Comparison of vegetation indices derived from a consumer-grade UAV and the Google Earth Engine platform for seasonal mangrove canopy assessment
DOI:
https://doi.org/10.56042/ijms.v54i06.13689Keywords:
Forested wetland, Mexico, Sentinel-2, Visible indicesAbstract
Mangrove forests, though classified as evergreen vegetation, exhibit substantial year-round litterfall, necessitating species-level phenological understanding for accurate remote sensing classification.
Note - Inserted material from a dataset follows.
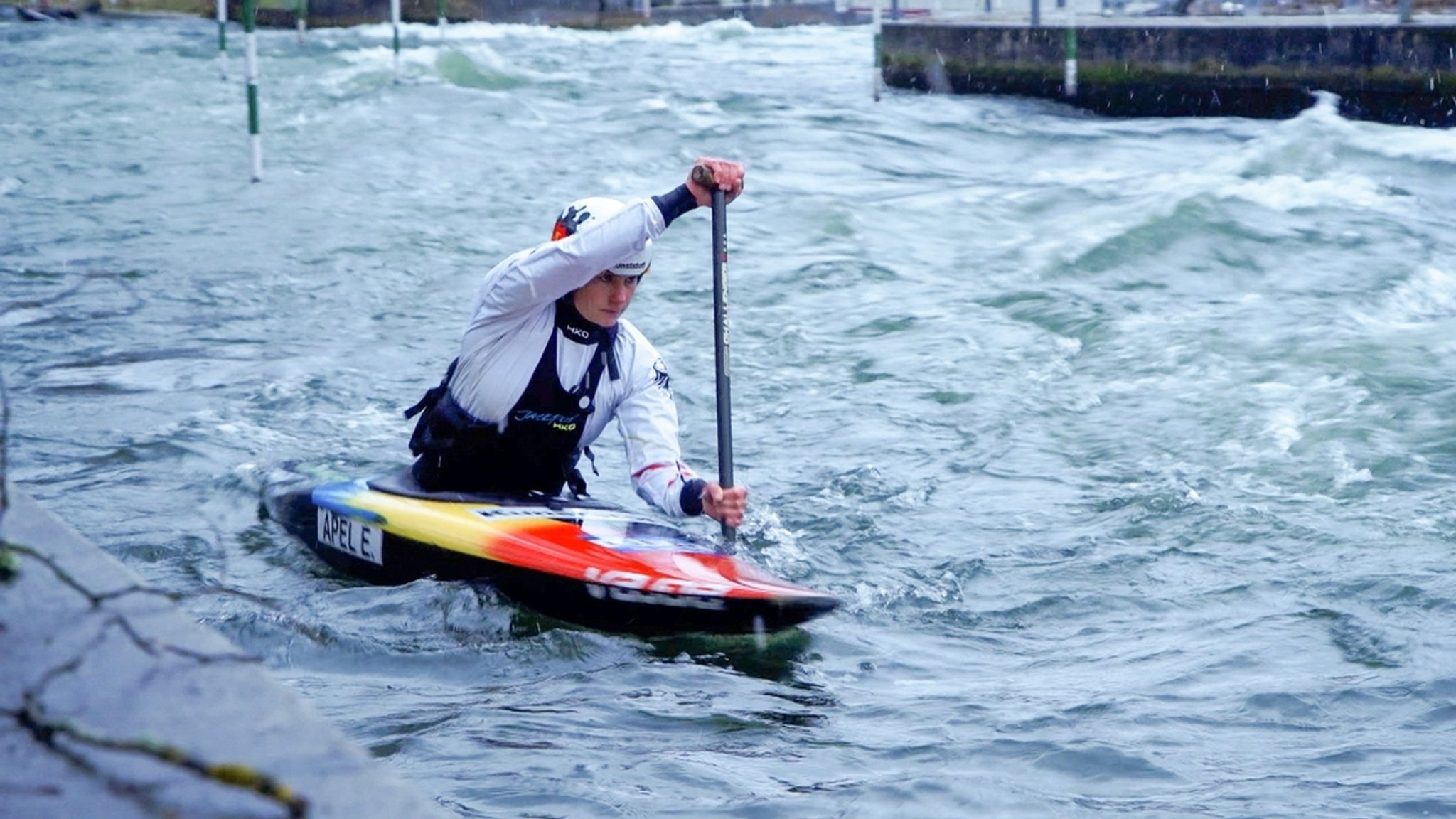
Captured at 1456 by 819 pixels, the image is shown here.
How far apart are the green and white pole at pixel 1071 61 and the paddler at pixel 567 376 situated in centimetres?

This study compared monthly phenological variations across four mangrove classes viz., red (Rhizophora mangle), white (Laguncularia racemosa), and black mangrove (Avicennia germinans) in both shrub and fringe conditions, using consumer-grade UAV data and Sentinel-2 imagery from Google Earth Engine (GEE) over a 15-month period. Visible (RGB) data from UAV orthomosaics and Sentinel-2 were analysed using four RGB-vegetation indices, revealing similar temporal trends between platforms, though with consistently lower intensity values in UAV-derived data. Notably, the weakest correlations occurred in Rhizophora mangle and the shrub Avicennia germinans classes. These findings demonstrate UAVs´ potential for high-resolution phenological monitoring where spaceborne sensors lack sufficient resolution, while highlighting species-specific limitations for mangrove forest assessments.